Smaller companies, or small caps, present common features across Europe, the US and Japan. Here are the four main similarities:
Small-cap companies are traditionally reckoned to offer the potential for stronger growth than large caps. Being often focused on a narrower set of markets and products, small caps can outperform larger rivals significantly when their business model meets a favourable environment. Furthermore, they tend to be able to react faster than larger companies when it comes to seizing new opportunities. As a result, they can latch on to opportunities before the herd and develop more rapidly.
Small-cap companies are often targets for acquisitions by large caps, particularly when these large companies can easily access liquidity (as is the case now) and do not want to privilege organic growth. This scope for M&A activity can provide small-cap investors with further upside potential. Identifying those small caps whose market valuations could benefit from a premium as potential takeover targets is part of what an active investor seeks to achieve.

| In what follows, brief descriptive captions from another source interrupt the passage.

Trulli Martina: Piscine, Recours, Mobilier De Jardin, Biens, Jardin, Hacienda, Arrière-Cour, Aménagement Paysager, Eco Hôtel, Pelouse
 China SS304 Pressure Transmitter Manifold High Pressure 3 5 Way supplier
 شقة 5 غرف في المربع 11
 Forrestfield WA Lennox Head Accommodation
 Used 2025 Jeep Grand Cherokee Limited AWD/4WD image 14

The wide range of small-cap stocks available for investment allows an active investor to potentially generate significant outperformance over index investing. Small caps tend not to be covered as intensively by analysts as are large caps. So, an experienced and able investor who through thorough fundamental analysis identifies small-cap stocks in sectors with a favourable environment can reap attractive rewards. Selecting the winners among small-cap stocks can contribute to investment performance more than allocating to specific sectors.
Small caps have a distinct risk/return profile that can add diversification to an equity portfolio.